When the town where she taught math to middle schoolers wanted to start a class in robotics to lure students into science, engineering, and technology, Kathy Shay took the job.
The class was scheduled begin in the fall of 2013. Students started to enroll. And Shay—a former sales and marketing executive at a healthcare information technology company who changed careers at 46 to spend more time with her own kids—set out to supplement her knowledge by spending the summer earning a certificate in STEM education.
Then the robots attacked.
Well, they didn’t attack as much as fail to show up, victims of an 11th-hour budget cut. And when the students arrived and found that there were no robotics kits to build, they started dropping the class, which stood on the verge of being canceled.

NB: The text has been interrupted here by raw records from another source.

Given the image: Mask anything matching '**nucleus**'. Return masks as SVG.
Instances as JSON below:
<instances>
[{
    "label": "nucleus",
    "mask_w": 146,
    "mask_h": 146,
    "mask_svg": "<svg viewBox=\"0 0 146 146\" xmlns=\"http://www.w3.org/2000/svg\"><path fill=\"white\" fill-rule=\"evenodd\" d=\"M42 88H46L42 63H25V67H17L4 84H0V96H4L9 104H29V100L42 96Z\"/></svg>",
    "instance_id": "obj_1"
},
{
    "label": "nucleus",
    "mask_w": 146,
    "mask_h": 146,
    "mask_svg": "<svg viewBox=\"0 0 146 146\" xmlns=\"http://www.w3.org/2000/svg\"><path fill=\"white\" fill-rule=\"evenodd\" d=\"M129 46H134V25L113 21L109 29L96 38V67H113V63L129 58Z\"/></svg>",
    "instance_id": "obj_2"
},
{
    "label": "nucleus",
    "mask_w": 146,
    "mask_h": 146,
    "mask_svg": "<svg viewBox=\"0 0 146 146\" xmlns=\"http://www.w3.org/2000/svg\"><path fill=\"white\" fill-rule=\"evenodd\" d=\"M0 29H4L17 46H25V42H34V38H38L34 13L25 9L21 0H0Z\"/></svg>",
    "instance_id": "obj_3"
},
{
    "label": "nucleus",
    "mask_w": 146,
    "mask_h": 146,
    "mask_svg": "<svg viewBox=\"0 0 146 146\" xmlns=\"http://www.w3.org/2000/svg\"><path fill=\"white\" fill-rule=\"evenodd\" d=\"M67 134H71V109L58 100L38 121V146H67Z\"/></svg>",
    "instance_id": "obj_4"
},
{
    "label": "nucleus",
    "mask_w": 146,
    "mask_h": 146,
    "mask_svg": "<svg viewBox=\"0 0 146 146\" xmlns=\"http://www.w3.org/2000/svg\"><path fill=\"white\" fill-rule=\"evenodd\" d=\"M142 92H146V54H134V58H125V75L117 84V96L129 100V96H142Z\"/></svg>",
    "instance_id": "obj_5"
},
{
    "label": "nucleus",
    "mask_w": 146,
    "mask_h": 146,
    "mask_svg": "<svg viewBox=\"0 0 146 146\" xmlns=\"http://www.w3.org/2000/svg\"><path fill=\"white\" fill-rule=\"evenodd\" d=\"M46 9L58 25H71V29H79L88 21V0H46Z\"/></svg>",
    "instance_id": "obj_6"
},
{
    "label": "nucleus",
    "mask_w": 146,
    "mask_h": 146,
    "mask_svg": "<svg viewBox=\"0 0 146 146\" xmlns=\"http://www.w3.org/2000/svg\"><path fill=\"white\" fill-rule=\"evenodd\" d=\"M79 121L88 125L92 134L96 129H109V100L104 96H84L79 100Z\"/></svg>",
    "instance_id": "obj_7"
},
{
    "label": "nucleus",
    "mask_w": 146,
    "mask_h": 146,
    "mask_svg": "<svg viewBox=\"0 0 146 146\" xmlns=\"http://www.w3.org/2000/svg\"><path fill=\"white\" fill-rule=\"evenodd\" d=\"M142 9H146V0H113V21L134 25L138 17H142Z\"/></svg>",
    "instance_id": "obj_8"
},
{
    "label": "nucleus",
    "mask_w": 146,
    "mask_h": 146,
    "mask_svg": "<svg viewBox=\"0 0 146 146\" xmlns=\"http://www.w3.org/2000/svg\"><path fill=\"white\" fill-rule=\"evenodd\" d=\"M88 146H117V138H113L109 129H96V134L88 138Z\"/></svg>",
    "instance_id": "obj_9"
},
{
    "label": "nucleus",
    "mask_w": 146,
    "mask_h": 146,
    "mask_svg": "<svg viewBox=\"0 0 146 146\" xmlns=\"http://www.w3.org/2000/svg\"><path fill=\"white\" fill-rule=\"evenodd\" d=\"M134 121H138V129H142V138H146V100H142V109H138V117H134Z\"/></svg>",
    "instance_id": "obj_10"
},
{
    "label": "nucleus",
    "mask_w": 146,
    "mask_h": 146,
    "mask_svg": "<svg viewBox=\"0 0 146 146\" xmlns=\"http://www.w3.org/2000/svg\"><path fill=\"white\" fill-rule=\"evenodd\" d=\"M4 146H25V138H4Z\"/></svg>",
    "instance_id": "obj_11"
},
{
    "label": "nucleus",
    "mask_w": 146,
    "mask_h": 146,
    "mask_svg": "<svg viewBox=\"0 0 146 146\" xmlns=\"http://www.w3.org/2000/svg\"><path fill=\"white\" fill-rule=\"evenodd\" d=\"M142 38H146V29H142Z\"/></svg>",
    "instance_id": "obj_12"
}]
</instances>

“There were a lot of maybe not-so-unusual challenges but a lot of them all piled together,” says Alyssa Walker, professional development coordinator at the Christa McAuliffe Center for Education & Teaching Excellence, which in collaboration with Framingham State University and PTC, runs the STEM certificate program Shay took at Framingham State.
The tale is symbolic of the problems teachers face in boosting student interest in science and technology, even at a time when there are shortfalls of qualified workers in those fields. And Shay’s success in overcoming hers has won her the debut Pioneer Teacher Award from the coalition that helped to train her.
She “showed extreme dedication and persistence and desire to sacrifice on behalf of her students to give them the best, even in the face of all these different challenges,” Walker says.
Shay’s story also demonstrates that the private sector, rather than the public, is increasingly being called upon to rescue programs that could help to close the science and technology education gap.
She teaches in Duxbury, Massachusetts, a seaside town south of Boston whose population of about 15,000 boasts a median family income of $106,245—more than twice the national figure. Yet even there, a decline in the number of school-age children caused cuts in the education budget that claimed those middle-school robotics kits.
Shay, who lives in Duxbury, doesn’t dwell on that. Relentlessly upbeat—Walker says Shay ended seven out of 10 sentences in a recent email with exclamation marks—she would prefer to point out “how great it is that they have funded a STEM position.”
So she reached out for help. PTC gave her PTC Creo software, so her students could at least build virtual robots. Since she also didn’t have laptops, she arranged to borrow some. The defections stopped. And this fall, when the program began its second year, she got $15,000 from a private education foundation to cover Lego robot kits and her tuition to a Carnegie Mellon University online course in how to teach robotics.
“Basically, they saved my job,” Shay says of these private interventions.
But for teachers like her, she says, scarce resources—even in affluent towns—aren’t the only obstacles to getting students excited about technology, math, and science. So is their own conventional training.
“I like to understand every step of the way what’s going to happen, but when you do that it sometimes limits you,” she says.” Instead, Shay says, she imparts to her students that failing is part of learning. The “great mistake,” she calls it.
“You learn from it. You have to turn education around so kids are willing to take risks.”
Shay now teaches all her school’s sixth-graders, plus two other groups of seventh- and eighth-graders who take her courses as electives. To encourage teamwork—a cornerstone of real-world success in technology fields, say experts—she has the seventh- and eighth-graders help the sixth-graders and high school students help the seventh- and eighth-graders. And when her students want to know if they’ve done something correctly, Shay says, she has them ask a classmate.
All of this directly contradicts the kind of content learning common in the era of standardized tests such as the Massachusetts Comprehensive Assessment Test, Shay says, which also can get in the way of some technology education.
“Science teachers are looking at me and saying, ‘This is nothing new, but we don’t have time to do the hands-on stuff because we have to teach so much content,’” she says. “I’m so fortunate that my class is not MCAS-tested. I am able to focus on things that maybe you can’t measure, like creativity, like taking risks, like failing is okay.”
Shay, whose own son is going through the competitive college-application process, says: “We have just taken away so much of kids’ ability to create, the fun in learning. It’s a pressure-cooker. Things are so high stress, high stakes. We’ve forgotten about the need to create, to collaborate.”
Students in her classes watch real-world applications of the technology they’re learning about, including a video of world motorcycle drag-racing champion Reggie Showers, who uses highly engineered prosthetic legs and feet.
“Anything you have an interest in, you need engineers,” Shay says she tells them. “You have to connect it to real life. So I ask, ‘What are you interested in?’ They’ll say, ‘I like ice cream.’ ‘Okay, you can be an engineer and work for an ice-cream company and design ice-cream machines.’”
These ways of teaching STEM “seem obvious, but we don’t do them,” Shay says.
Another problem: Few girls take her elective classes. Last year there were six girls out of 100 students.
“They were like, ‘Robots? Mrs. Shay, we don’t even like Lego.” And to see these girls now, they’re doing robotics and making things work and high-fiving each other.”
She’s still working on recruiting more.
“I use myself as an example,” Shay says. After all, she says, “If I can do it, they can do it.”